As a Clinton supporter, I've been a bit perturbed myself, until I recalled a certain brilliant maneuver by John Kerry in September 2004.
During the first Presidential debate in 2004, John Kerry implicitly compared Bush junior unfavorably to Bush senior, knowing full well that this was a sore spot with the Oedipal-ish son. Bush the younger was caught off balance, showed a flare of anger and never really recovered.
From the debate of September 30, 2004:
(Source MSNBC)
LEHRER: New question, two minutes, Senator Kerry.
"Colossal misjudgments." What colossal misjudgments, in your opinion, has President Bush made in these areas?
KERRY: Well, where do you want me to begin?
First of all, he made the misjudgment of saying to America that he was going to build a true alliance, that he would exhaust the remedies of the United Nations and go through the inspections.

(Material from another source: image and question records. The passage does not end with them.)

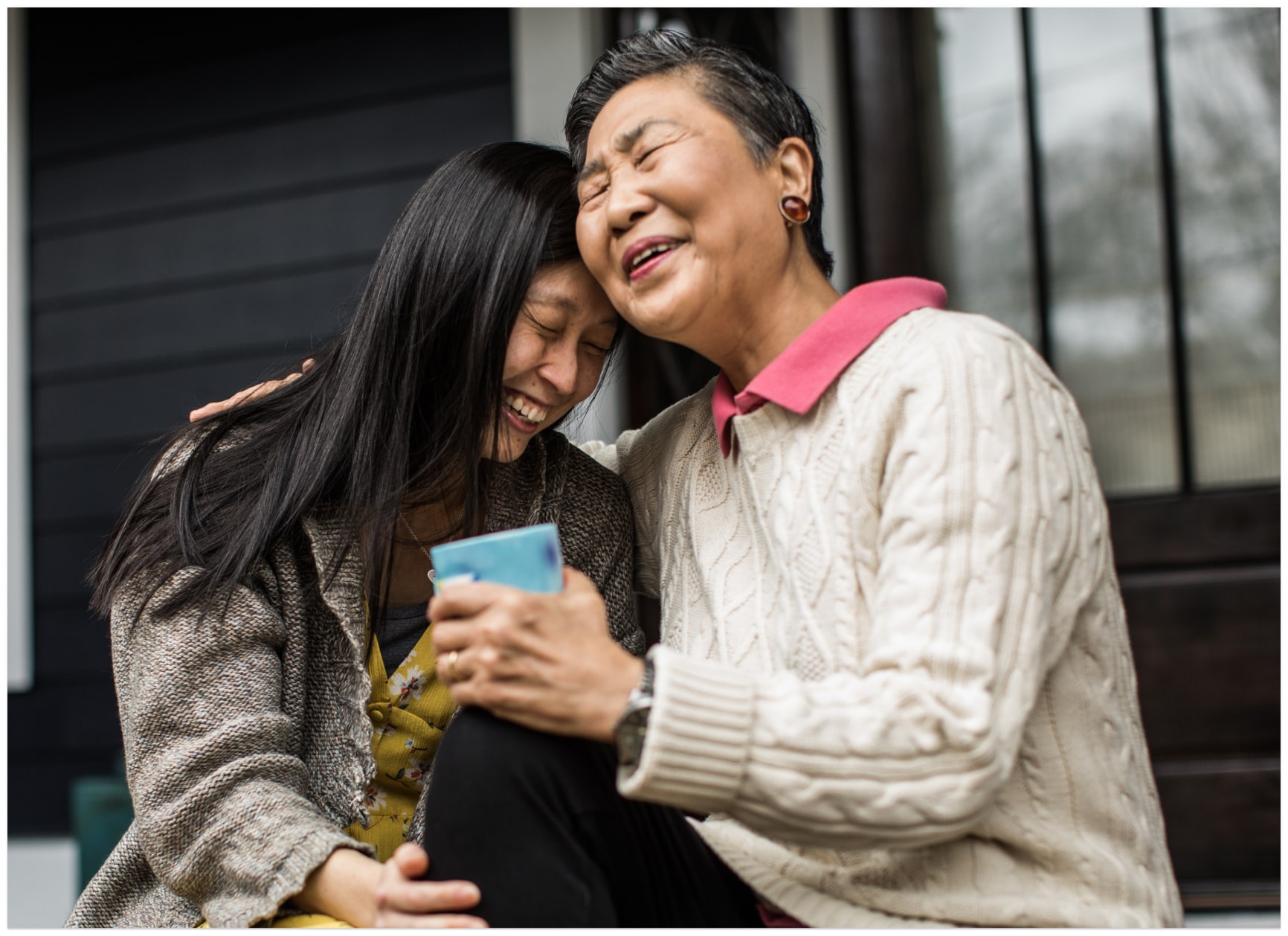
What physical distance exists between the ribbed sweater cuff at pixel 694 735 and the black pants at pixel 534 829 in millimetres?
115

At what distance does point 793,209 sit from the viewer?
138cm

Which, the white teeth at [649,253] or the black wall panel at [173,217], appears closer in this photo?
the white teeth at [649,253]

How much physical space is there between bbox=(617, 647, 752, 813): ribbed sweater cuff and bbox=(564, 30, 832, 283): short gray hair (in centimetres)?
69

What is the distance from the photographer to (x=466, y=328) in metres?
1.44

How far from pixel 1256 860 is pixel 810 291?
1828mm

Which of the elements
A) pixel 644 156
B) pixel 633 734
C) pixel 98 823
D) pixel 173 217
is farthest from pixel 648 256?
pixel 173 217

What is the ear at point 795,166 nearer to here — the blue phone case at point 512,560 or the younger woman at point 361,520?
the younger woman at point 361,520

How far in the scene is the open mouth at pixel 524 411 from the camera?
148cm

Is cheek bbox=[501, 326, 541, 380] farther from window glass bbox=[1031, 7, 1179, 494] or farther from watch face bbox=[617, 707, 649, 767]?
window glass bbox=[1031, 7, 1179, 494]

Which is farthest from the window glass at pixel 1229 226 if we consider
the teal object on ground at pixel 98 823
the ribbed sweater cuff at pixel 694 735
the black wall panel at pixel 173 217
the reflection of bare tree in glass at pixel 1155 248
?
the teal object on ground at pixel 98 823

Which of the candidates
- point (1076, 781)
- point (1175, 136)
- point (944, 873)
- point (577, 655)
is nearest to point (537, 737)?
point (577, 655)

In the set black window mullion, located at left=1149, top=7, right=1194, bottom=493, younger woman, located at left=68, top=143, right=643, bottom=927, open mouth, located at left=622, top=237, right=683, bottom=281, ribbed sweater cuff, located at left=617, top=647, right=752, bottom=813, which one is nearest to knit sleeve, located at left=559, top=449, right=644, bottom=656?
younger woman, located at left=68, top=143, right=643, bottom=927

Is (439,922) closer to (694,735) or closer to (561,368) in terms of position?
(694,735)

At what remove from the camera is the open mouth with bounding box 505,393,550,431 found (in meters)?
1.48
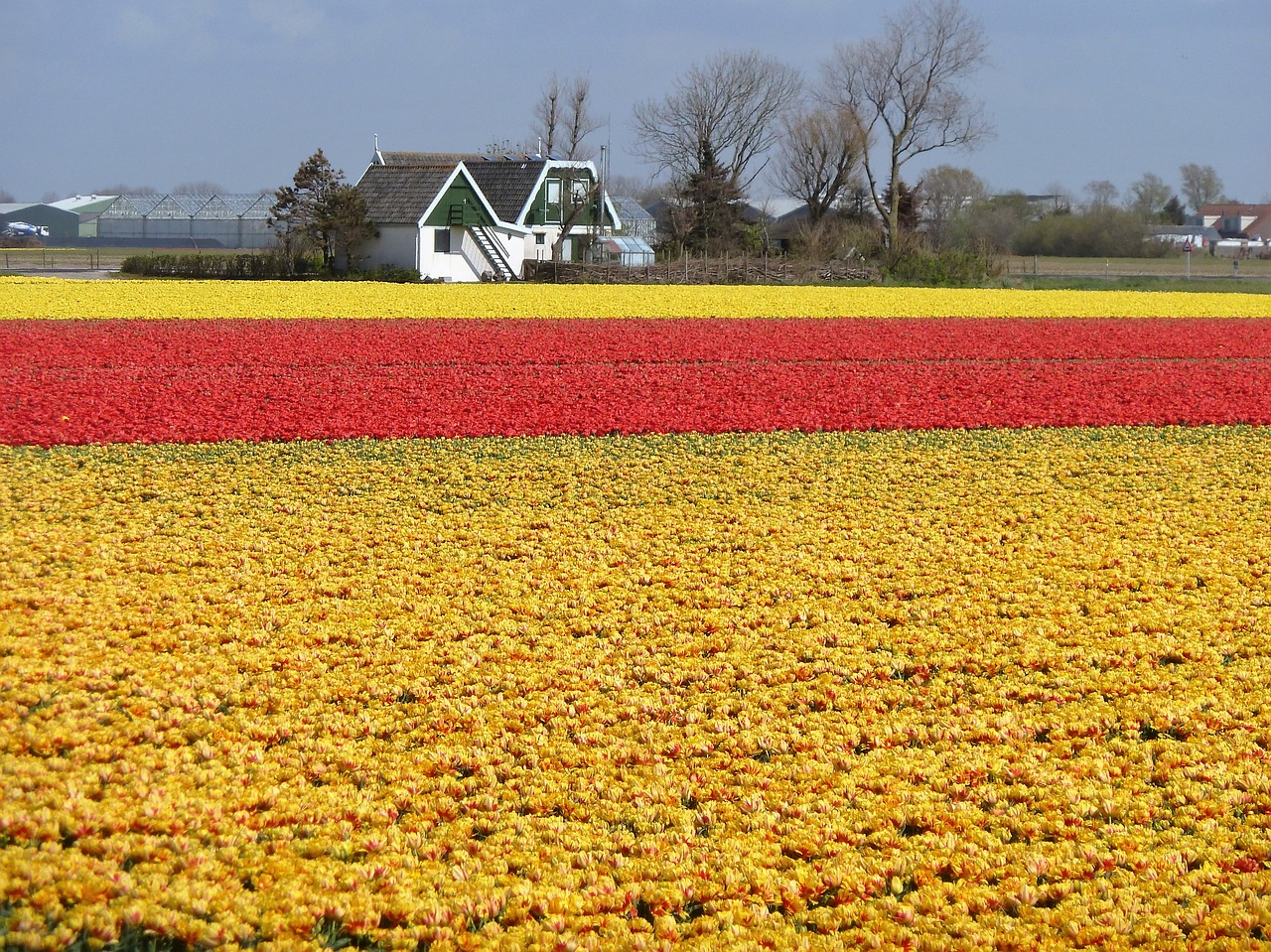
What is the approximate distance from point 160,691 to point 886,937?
11.8ft

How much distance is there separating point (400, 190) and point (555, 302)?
19870 mm

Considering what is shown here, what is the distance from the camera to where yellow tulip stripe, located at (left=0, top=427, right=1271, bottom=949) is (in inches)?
165

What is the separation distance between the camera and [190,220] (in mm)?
89500

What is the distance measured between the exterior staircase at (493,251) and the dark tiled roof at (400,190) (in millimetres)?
2451

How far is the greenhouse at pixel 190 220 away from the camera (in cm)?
8812

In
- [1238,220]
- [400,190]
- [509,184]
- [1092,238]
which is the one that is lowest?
[1092,238]

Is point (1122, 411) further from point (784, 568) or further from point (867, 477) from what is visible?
point (784, 568)

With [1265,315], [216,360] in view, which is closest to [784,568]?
[216,360]

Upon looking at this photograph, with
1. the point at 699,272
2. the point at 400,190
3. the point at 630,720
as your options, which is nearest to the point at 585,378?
the point at 630,720

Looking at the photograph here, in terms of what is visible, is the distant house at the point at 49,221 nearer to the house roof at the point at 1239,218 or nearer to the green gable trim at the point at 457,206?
the green gable trim at the point at 457,206

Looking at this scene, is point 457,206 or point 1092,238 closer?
point 457,206

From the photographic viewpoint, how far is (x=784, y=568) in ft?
27.6

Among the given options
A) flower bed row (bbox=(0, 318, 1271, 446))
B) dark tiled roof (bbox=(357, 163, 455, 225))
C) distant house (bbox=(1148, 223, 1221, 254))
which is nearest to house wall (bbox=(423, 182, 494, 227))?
dark tiled roof (bbox=(357, 163, 455, 225))

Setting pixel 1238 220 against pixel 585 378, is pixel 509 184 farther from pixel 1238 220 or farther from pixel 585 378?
pixel 1238 220
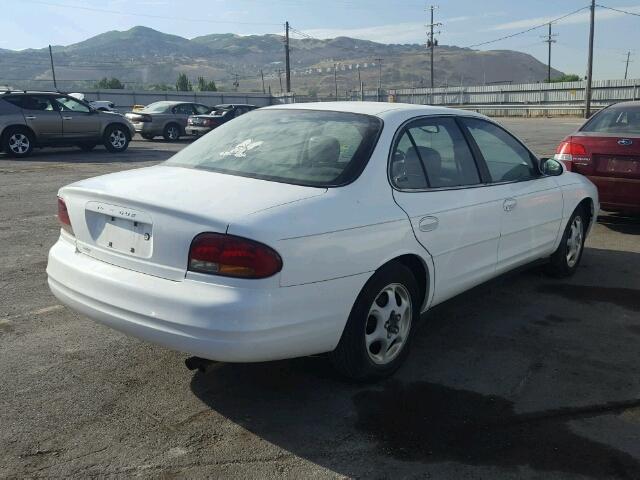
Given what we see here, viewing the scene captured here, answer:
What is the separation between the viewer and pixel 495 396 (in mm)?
3664

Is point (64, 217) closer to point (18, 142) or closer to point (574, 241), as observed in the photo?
point (574, 241)

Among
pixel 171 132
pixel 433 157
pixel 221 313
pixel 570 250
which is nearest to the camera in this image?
pixel 221 313

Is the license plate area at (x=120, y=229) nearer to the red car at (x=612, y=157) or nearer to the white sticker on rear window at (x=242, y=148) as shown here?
the white sticker on rear window at (x=242, y=148)

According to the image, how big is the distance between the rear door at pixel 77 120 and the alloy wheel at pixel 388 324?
14.6 m

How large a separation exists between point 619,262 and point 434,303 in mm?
3381

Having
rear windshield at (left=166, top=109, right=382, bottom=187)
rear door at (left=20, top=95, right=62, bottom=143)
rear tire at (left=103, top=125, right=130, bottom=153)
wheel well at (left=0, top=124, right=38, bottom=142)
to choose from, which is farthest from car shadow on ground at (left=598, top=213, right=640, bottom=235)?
wheel well at (left=0, top=124, right=38, bottom=142)

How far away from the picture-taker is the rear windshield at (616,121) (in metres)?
7.76

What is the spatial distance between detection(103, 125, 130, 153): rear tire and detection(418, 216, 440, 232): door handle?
15.2 metres

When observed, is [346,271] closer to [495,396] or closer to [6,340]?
[495,396]

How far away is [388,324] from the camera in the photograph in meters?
3.77

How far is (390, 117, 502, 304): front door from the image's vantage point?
3.90 meters

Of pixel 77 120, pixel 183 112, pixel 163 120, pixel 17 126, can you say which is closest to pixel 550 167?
pixel 17 126

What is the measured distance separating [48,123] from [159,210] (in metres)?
14.3

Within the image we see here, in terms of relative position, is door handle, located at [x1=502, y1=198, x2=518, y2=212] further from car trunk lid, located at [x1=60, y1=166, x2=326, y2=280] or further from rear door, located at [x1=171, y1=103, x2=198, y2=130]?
rear door, located at [x1=171, y1=103, x2=198, y2=130]
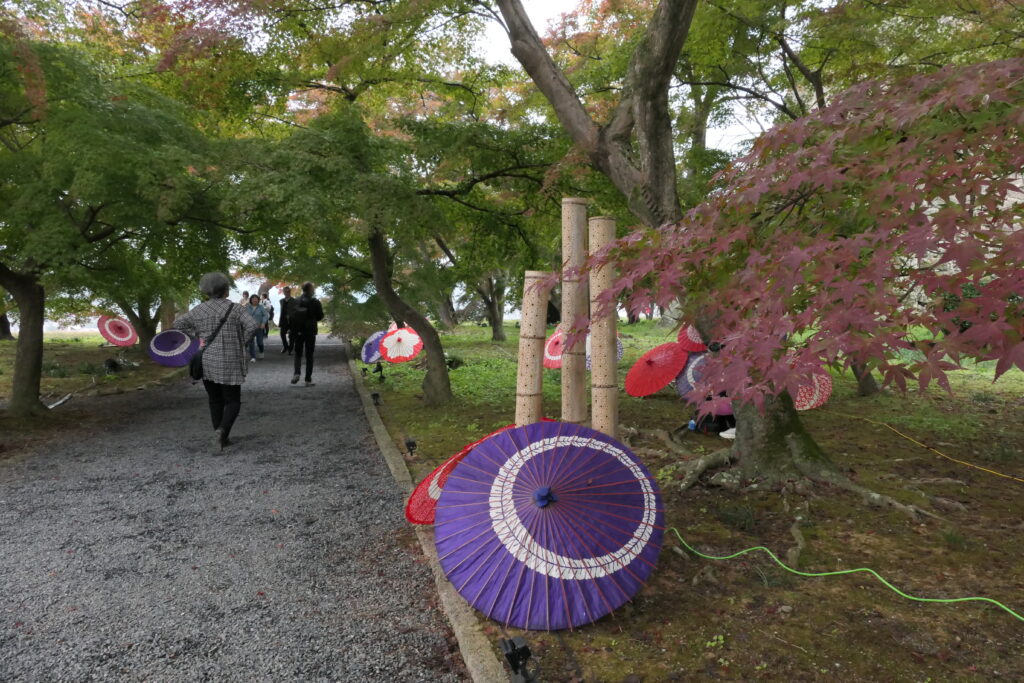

In fact, he first didn‘t even want to do that. And it wasn‘t until former Secretary of State Jim Baker and General Scowcroft and others pushed publicly and said you‘ve got to go to the U.N., that the president finally changed his mind—his campaign has a word for that—and went to the United Nations.
And GWB's peevish response:
It‘s the hardest decision a president makes. So I went to the United Nations. I didn‘t need anybody to tell me to go to the United Nations. I decided to go there myself.
This single moment of the debate was widely credited with giving Kerry the tactical advantage which ultimately led him to be declared the winner of the first debate.
Back to 2008...
Originally I thought that Obama made his statements about the relative importance of Presidents Nixon, Reagan and Clinton, not because he really thought that Clinton was an unimportant President. It was just a clumsy way of trying to weaken Hillary's claim to Presidential experience.
However, I'm beginning to wonder if Obama's campaign didn't go through a calculation similar to Kerry's in 2004. They know that Clinton's legacy is a sensitive point with the Man. So they dissed it. Clinton stepped right into the trap: blowing up and making the race about him and his legacy rather than Hillary and her expertise.
Its hard for me to see Reagan as having been more transformative than Nixon in particular. Nixon went to China, Nixon went to Moscow, Nixon turned us all into Keynesians, Nixon concluded the SALT treaty, Nixon drew the whole American south into the Republican fold, Nixon destroyed the Bretton Woods System, etc. etc. etc.
Clinton was no slouch either. He modernized what it meant to be a Democrat. Clinton understands better than any president we have had since FDR what the appropriate relationship should be between the government and markets. He appreciated the subtleties of evolving economic theory during the 1980s and 1990s and what that meant for economic policy. Clinton confronted the American cognitive dissonance in our ever-shifting rationale for the use of military force.
If it hadn't been for Clinton, Obama may not even be in the race. Nixon, and then Reagan after him, launched us into the third racist century. Were it not for the Clinton interlude in 24 years of Republican presidents, its not clear where we would be in terms of race relations these days.
As cleaver as this ploy has been, perhaps it has worked a bit too well. The Democrats are now doing the last thing they should be doing: arguing about race and gender.
Then again, maybe Hillary and Obama are just practicing on each other for the generals. John McCain is willing to say anything to become president and Mitt Romney already has.